Do you want to try that again? You might want to look at this. It's a uvular approximant. https://en.wikipedia.org/wiki/Modern_Hebrew_phonology
I got it wrong because I didn't put the three dots beneath the alef. I thought we weren't expected to use those dots?
You're not going to like the answer. Unless the dot is there, you just don't know. You have to know the word.
You know how in English you sometimes see a word in writing for years and never hear it spoken, and then you hear it spoken and it's pronounced very differently than what you thought? Happened to me with "segue". Who knew it was pronounced like "Segway"? It's the same with the ש in Hebrew. You just have to know how the word is pronounced. And it's usually better to assume sh. It's more common because all words borrowed from other languages with an s sound were written with ס.
I got it wrong because I translated it to English as "Have you seen a truck?" What would be the Hebrew of my mistaken translation?

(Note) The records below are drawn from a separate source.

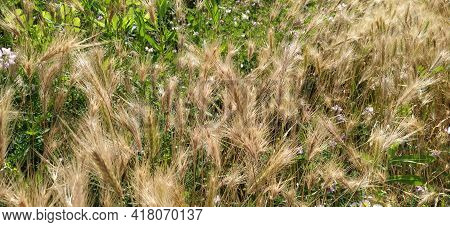 Hordeum Murinum Aka Wall Barley Or False Barley Grass Plant.
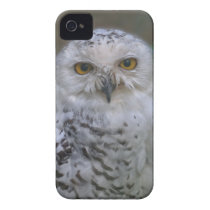 Snowy Owl, Schnee-Eule 02_rd iPhone 4 Case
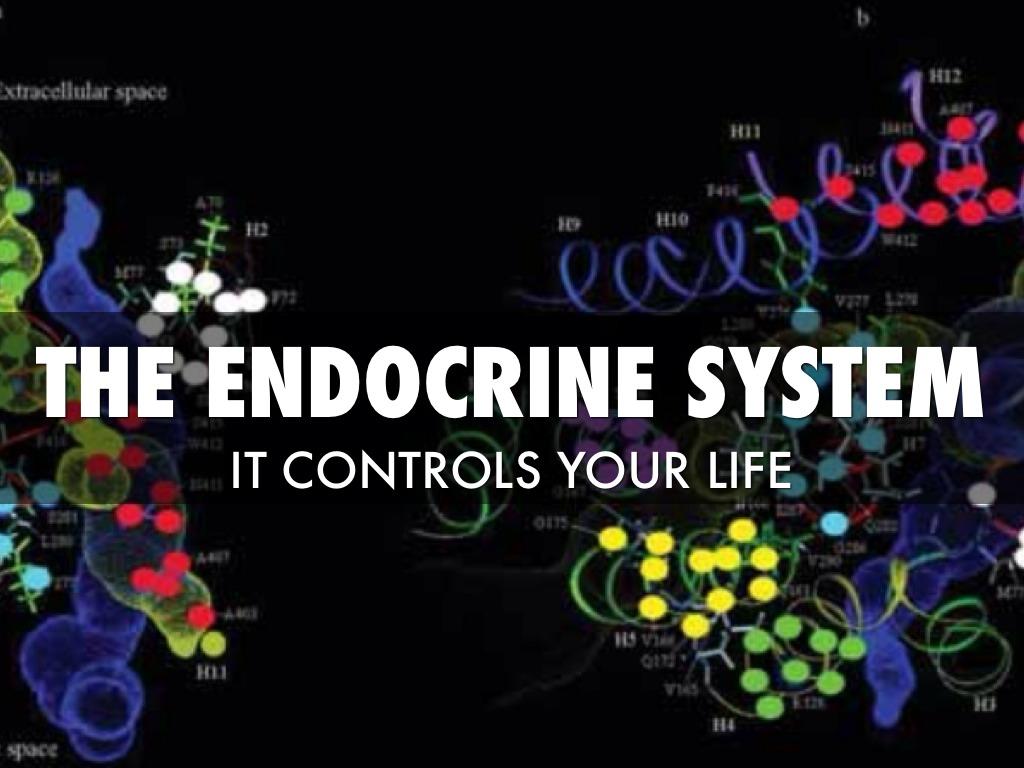Endocrine System By Monica Fernandez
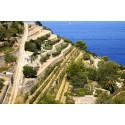 Nyhet: Testa dina sinnen med vinresa till populära Mallorca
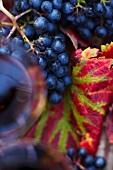 Red grapes, red wine and autumnal leaves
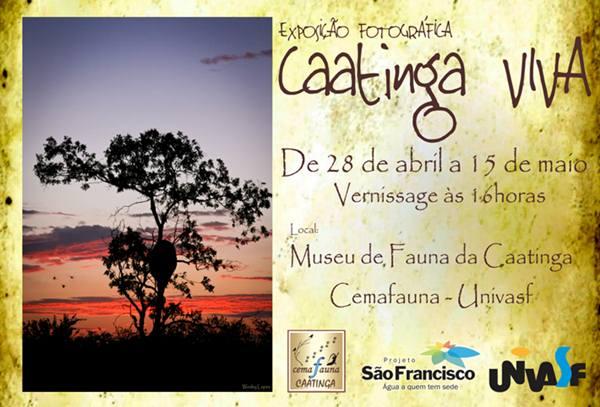 exposição fotográfica - caatinga
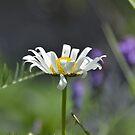 daisy by telley20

We don't have perfect tenses, so it's about the past:
האם ראית משאית?
כבר ראית משאית?
I just wonder , but I may be wrong, if the pointing dots as you called them (they are actually the vowels) are there because normally you would pronounce a letter like that aleph as "a" as in the word "bat" but the 3 dots is the vowel that is pronounced "e" as in the word egg. There is also a vowel with 3 dots under each other at an angle like a french accent except under the letter which is pronounced as "oo" as in the word "boo". There is a vowel that you find at the beginning of a word which is 2 dots straight down which is pronounced like a short "i" as in the word "bit". There are another couple of vowels using the letters but I won't confuse you further!! Children are taught to read using the vowels but they are not usually used in modern Hebrew only in Hebrew used in prayers in the synagogue out of Israel.
I know what נקדות are, but Duolingo almost never uses them, yet here one is. Is it used in this word in modern Israeli writing, and if so, then why?; and if not, then why is Duolingo using it?
I realize now that it's to distinguish ‘רואֶה’ from ‘רואָה’, but I still wonder if ‘רואה’ always has dots in modern Hebrew or it's just Duolingo condescending to use them.
The simple answer is that there are no rules for when to use them. If you want to know how often Israelis use them, ask them if they know how to make them in their favorite OS/word processor. You'll usually get a blank stare, although there is a way. Newspapers and books will add them occasionally on specific letters when the word is unknown and they don't expect the readers to know how to read this. This is why Duolingo added this here.
The Hebrew academy proposed some years ago something called the seven-dot system of partial nikkud that would solve most ambiguities, but it was never widely adopted. So, no rules.
Rochelle, I like your informative post. One small correction, though. The 3 dots under a letter is pronounced eh like the e in "bed". It's called "segol" סגול.